# Schwalbe Reifen Sondermodelle



## DannyCalifornia (15. Juni 2012)

Hey, hab n Angebot gesehen von nem Satz Schwalbe Fat Albert mit nem Orangenen Rand. Allerdings ist nicht der Profilrand orange, sondern quasi die Dichtlippe. Dummerweise wird der nur als Satz verkauft und ich bräuchte lediglich einen VR. Weiß zufällig jemand, ob man diese Edition auch einzeln irgendwo kriegt? Oder anders rum, braucht evtl jemand einen Hinterreifen davon? Größe 26 x 2,4


----------



## Cyberpeak (30. Juli 2013)

DannyCalifornia schrieb:


> Hey, hab n Angebot gesehen von nem Satz Schwalbe Fat Albert mit nem Orangenen Rand. Allerdings ist nicht der Profilrand orange, sondern quasi die Dichtlippe. Dummerweise wird der nur als Satz verkauft und ich bräuchte lediglich einen VR. Weiß zufällig jemand, ob man diese Edition auch einzeln irgendwo kriegt? Oder anders rum, braucht evtl jemand einen Hinterreifen davon? Größe 26 x 2,4



hast du eine Quelle gefunden?

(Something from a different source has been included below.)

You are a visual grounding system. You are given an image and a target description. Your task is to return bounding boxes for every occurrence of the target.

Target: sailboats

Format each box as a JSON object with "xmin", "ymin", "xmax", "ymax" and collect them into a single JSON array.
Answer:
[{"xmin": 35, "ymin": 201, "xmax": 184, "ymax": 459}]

Bin auch auf der Suche, gerne auch als Paar


----------



## MTB-News.de




----------



## DannyCalifornia (31. Juli 2013)

Jein, hab damals hier über den Bikemarkt nen Satz gekauft, die kamen wohl von nem Komplettbike, weiß nich, ob man da heut noch irgendwie ran kommt


----------